Excelであればピボットテーブルや小計機能を使えば超簡単ですが、org-modeでやろうとするとどうしたものか困ってしまいます。ソースコードブロック(babel)で何とかする方法もありますが、ここでは orgtbl-aggregate という外部パッケージを使う方法を説明します。

orgtbl-aggregateの入手先

orgtbl-aggregateは次の場所で開発されているようです。

tbanel/orgaggregate: Aggregates tables in Org mode

MELPA等でも配布されているようです。

一点だけ注意。日本語(全角文字)を使用すると表が乱れる不具合がありました(2022-11-03現在)。例によって文字列に対してstring-width関数を使用していないことが原因です。 (length cellnp)(length cell) と書かれている部分を (string-width cellnp)(string-width cell) に変更したら解消しました。

基本的な使い方

適当な表

適当な表を用意しました。

#+NAME: 20221103-payments
| 大分類 | 小分類 | 支払先       | 目的           |  金額 |
|--------+--------+--------------+----------------+-------|
| 交通費 | 鉄道   | JR東日本     | 立川-甲府      |  1690 |
| 交通費 | バス   | 山梨交通     | 甲府駅-広河原  |  1990 |
| 交通費 | バス   | 山梨交通     | 利用者協力金   |   300 |
| 宿泊費 | 幕営   | 白根御池小屋 | テント1人1泊   |  1000 |
| 食費   | 飲料   | 白根御池小屋 | 麦茶           |   500 |
| 宿泊費 | 幕営   | 北岳肩の小屋 | テント1人1泊   |  1000 |
| 食費   | 飲料   | 北岳肩の小屋 | なっちゃん     |   600 |
| 食費   | 飲料   | 北岳肩の小屋 | 水1L           |   200 |
| 食費   | 菓子   | 白根御池小屋 | 信玄アイス     |   800 |
| 交通費 | バス   | 山梨交通     | 広河原-甲府駅  |  1990 |
| 交通費 | バス   | 山梨交通     | 利用者協力金   |   300 |
| 交通費 | 鉄道   | JR東日本     | 甲府-立川      |  1690 |
|--------+--------+--------------+----------------+-------|
|        |        |              |                | 12060 |
#+TBLFM: @>$5=vsum(@I..@II)

20221103-paymentsという名前が付いたorg-modeの表です。これは6月末に北岳へ行った時に支払ったお金の一覧です。
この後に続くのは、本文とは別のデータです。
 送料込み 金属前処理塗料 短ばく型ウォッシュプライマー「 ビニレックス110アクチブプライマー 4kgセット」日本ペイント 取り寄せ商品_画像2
右下に合計金額を書き加えてあります。これが少々面倒を引き起こします。

基本

大まかにどんなものにどのくらいの費用がかかったのでしょうか。

何も考えずに最低限の指定をしてみます。 #+BEGIN:#+END:C-c C-x x で挿入できます。aggregate、テーブル名、集計する列などを入力します。その後で C-c C-c を押すと集計を実行します。

#+BEGIN: aggregate :table "20221103-payments" :cols "大分類 vsum(金額)"
| 大分類 | vsum(金額) |
|--------+------------|
| 交通費 |       7960 |
| 宿泊費 |       2000 |
| 食費   |       2100 |
|        |      12060 |
#+END:

概ね良いのですが、合計の部分(12060)が一緒くたになっているのが気になります。元の表から合計の行を消しても良いのですが、それは残したいものとしましょう。計算を水平線(hline)で囲まれた範囲に限定できないものでしょうか。

隠れた列「hline」

実は hline という列が指定できます。元の表には無い列ですが、何個目の水平線の後かを表します(一つ目の水平線は見出しとの区切りのため数えません)。

#+BEGIN: aggregate :table "20221103-payments" :cols "hline 大分類 vsum(金額)"
| hline | 大分類 | vsum(金額) |
|-------+--------+------------|
|     0 | 交通費 |       7960 |
|     0 | 宿泊費 |       2000 |
|     0 | 食費   |       2100 |
|     1 |        |      12060 |
#+END:

条件抽出

hlineが0の行だけを抽出すれば合計部分を排除できます。それには :cond (equal hline "0") を指定します。 "0" は文字列です。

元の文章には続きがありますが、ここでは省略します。